┌──

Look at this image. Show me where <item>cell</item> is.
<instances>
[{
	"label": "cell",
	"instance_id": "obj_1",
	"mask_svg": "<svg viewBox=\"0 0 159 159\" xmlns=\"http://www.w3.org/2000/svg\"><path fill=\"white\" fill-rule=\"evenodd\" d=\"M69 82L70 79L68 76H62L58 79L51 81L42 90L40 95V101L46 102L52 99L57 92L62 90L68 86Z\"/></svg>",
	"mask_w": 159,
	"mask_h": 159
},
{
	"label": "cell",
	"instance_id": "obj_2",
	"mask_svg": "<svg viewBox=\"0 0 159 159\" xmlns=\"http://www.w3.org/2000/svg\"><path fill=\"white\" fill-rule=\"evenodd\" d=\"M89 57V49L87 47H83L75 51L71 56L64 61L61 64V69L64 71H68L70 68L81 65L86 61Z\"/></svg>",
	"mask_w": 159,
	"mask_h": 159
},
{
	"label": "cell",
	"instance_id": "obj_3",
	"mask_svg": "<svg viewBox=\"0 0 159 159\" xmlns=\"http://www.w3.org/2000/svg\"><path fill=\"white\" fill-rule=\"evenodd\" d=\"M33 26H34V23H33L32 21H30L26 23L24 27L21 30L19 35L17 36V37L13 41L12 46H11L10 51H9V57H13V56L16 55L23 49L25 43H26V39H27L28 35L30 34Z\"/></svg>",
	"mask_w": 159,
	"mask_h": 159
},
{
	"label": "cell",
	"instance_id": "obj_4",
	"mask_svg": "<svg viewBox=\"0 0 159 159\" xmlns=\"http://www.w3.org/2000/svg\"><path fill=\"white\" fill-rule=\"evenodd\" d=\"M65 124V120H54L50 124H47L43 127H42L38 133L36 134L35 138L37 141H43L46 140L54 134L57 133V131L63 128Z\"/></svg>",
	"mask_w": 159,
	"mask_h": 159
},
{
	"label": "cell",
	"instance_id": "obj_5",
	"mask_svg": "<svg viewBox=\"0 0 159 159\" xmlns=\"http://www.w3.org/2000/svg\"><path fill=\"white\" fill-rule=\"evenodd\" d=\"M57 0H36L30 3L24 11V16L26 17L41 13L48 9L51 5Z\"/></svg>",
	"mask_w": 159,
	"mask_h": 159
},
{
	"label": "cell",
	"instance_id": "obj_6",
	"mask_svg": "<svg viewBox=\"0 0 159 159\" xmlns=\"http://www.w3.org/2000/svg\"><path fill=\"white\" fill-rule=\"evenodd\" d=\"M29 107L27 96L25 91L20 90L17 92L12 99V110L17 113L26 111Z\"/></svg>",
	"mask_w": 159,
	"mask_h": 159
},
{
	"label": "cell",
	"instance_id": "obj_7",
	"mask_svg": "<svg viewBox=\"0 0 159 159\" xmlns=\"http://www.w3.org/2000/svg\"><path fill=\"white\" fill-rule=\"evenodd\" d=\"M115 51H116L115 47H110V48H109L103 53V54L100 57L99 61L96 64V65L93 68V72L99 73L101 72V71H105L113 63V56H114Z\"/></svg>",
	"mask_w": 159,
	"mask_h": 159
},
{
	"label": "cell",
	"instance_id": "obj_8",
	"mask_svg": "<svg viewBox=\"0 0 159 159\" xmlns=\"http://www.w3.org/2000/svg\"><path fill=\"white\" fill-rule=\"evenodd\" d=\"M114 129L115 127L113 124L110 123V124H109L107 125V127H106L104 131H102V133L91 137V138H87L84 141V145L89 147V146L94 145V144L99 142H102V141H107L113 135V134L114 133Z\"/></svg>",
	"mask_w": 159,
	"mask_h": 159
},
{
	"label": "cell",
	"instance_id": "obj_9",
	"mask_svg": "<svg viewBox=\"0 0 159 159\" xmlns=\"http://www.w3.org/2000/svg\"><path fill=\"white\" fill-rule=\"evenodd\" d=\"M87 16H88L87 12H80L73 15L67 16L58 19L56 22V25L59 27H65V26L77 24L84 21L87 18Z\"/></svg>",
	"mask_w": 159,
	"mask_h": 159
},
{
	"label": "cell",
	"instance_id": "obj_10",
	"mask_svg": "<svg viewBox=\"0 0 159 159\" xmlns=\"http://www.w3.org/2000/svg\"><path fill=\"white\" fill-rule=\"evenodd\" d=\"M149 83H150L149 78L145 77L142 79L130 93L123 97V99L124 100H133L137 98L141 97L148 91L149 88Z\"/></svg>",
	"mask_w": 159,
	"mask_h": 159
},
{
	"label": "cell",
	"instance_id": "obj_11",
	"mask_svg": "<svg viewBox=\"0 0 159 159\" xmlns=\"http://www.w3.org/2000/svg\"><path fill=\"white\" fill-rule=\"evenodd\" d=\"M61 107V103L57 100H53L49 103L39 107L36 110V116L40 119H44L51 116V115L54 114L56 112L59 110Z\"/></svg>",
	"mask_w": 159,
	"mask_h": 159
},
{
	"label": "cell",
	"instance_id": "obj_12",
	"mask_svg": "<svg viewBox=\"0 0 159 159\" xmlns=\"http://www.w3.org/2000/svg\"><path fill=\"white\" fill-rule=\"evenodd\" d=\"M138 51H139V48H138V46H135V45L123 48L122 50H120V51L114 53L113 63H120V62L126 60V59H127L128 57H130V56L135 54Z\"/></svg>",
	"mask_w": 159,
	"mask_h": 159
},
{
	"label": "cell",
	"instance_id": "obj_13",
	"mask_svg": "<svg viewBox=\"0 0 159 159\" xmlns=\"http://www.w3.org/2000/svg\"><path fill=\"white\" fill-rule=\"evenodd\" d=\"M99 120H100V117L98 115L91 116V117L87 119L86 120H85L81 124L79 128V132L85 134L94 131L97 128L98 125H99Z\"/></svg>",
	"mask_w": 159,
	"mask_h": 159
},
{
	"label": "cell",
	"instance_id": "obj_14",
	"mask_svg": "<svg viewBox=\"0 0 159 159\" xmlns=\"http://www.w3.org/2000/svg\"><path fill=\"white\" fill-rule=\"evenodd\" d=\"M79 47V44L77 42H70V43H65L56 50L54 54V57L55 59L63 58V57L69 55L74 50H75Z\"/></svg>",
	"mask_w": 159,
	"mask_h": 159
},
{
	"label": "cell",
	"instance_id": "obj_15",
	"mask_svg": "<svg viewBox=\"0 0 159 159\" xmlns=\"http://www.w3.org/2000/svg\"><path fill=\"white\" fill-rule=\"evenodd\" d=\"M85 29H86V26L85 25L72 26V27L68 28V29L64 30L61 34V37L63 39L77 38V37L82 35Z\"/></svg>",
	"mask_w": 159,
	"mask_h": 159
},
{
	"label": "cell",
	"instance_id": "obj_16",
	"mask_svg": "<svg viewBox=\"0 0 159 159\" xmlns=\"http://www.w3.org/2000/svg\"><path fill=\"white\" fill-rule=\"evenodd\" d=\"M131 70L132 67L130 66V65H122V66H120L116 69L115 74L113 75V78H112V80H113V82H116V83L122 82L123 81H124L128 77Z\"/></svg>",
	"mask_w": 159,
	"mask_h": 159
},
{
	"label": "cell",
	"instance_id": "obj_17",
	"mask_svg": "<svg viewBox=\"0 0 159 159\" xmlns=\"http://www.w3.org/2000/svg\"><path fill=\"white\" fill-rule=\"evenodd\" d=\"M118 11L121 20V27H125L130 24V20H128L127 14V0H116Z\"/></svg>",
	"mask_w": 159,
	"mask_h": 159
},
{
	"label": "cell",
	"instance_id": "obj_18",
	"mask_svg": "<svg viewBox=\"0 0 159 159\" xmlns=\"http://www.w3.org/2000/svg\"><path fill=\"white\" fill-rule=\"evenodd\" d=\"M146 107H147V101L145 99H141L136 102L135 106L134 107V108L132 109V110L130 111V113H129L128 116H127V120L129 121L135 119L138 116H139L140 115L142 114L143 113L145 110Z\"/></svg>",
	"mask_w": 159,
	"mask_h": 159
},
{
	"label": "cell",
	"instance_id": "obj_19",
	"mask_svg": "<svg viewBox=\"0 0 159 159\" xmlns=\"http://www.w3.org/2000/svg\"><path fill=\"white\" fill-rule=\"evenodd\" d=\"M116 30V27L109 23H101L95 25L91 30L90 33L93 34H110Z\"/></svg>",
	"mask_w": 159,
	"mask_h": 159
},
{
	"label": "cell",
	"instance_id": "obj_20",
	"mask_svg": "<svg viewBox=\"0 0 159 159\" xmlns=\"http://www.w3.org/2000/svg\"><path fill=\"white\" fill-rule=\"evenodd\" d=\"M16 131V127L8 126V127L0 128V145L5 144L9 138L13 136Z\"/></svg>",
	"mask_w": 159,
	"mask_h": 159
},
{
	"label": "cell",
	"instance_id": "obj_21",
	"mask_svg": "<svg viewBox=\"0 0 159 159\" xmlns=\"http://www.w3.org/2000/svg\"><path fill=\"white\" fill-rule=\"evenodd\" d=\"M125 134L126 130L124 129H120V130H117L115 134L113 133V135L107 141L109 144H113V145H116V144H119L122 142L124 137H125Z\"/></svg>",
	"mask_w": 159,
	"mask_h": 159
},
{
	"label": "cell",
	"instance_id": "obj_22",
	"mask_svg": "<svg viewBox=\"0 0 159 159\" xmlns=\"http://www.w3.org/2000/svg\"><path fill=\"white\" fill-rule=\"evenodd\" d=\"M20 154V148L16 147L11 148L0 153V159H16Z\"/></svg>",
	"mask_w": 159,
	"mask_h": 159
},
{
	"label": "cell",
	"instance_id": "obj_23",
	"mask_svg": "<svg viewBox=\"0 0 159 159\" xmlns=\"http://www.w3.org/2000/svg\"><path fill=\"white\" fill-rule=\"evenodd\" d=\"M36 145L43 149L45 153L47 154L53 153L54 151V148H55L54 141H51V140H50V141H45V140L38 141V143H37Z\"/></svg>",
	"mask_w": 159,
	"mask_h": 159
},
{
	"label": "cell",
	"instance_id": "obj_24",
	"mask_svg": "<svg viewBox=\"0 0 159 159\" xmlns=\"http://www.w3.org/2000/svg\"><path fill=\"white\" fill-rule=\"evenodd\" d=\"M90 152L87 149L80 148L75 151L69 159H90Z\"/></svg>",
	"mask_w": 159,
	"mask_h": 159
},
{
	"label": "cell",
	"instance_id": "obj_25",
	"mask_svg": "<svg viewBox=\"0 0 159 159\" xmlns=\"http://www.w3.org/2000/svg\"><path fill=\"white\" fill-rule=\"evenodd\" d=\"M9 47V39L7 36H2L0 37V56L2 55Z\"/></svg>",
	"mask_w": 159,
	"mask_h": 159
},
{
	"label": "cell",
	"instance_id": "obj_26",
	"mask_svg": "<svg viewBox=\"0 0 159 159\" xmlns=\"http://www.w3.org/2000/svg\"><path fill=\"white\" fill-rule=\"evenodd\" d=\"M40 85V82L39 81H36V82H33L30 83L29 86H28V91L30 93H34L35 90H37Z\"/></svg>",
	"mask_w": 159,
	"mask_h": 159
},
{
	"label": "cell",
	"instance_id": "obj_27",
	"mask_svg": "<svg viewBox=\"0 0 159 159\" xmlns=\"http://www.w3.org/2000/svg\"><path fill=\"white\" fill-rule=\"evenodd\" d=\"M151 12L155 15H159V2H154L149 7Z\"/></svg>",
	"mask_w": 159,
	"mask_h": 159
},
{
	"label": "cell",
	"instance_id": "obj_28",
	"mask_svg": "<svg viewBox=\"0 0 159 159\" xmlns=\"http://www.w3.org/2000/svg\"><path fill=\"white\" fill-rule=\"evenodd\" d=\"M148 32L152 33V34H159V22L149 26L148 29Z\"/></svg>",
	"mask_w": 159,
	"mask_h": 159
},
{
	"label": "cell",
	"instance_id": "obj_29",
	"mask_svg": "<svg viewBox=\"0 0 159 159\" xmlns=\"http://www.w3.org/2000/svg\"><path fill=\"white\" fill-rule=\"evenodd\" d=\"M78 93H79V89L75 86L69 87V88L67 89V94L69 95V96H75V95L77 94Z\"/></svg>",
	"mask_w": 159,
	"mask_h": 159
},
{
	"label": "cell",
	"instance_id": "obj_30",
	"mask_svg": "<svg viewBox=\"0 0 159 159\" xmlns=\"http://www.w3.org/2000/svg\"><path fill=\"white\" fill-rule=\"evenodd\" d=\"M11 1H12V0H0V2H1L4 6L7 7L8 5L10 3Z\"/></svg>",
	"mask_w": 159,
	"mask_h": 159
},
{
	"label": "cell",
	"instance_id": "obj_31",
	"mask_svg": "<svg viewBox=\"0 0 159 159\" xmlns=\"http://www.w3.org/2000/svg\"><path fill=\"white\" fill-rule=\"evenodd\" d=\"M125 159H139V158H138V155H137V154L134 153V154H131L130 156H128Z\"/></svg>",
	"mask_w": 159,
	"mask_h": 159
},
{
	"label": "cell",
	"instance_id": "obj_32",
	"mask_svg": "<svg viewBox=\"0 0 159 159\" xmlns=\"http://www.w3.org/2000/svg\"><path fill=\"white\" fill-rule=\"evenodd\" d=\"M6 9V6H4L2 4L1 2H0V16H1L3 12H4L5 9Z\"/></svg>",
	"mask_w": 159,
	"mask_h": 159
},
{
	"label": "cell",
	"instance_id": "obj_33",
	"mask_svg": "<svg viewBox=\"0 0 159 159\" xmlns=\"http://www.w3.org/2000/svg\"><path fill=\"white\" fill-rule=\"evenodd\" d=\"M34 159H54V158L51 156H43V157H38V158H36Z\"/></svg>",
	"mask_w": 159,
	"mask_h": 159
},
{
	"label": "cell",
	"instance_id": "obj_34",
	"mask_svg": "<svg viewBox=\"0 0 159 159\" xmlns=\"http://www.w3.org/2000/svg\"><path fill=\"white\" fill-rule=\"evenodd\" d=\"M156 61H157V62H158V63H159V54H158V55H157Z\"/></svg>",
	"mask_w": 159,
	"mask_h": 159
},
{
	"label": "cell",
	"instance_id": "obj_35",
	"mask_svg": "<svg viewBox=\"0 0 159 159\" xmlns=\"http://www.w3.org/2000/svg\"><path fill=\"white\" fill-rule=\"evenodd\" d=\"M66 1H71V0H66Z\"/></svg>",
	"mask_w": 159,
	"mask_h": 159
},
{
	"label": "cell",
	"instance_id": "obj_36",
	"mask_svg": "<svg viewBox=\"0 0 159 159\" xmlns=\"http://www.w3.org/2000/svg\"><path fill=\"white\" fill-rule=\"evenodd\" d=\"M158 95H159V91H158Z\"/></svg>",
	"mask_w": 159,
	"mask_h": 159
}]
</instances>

└──

## Exercise task
Recast the stretch from the beginning of the material through the line containing "82L70 79L68 76H62L58" as a numbered list, leaving out any blank lines.

## Expected answer
1. Look at this image. Show me where <item>cell</item> is.
2. <instances>
3. [{
4. 	"label": "cell",
5. 	"instance_id": "obj_1",
6. 	"mask_svg": "<svg viewBox=\"0 0 159 159\" xmlns=\"http://www.w3.org/2000/svg\"><path fill=\"white\" fill-rule=\"evenodd\" d=\"M69 82L70 79L68 76H62L58 79L51 81L42 90L40 95V101L46 102L52 99L57 92L62 90L68 86Z\"/></svg>",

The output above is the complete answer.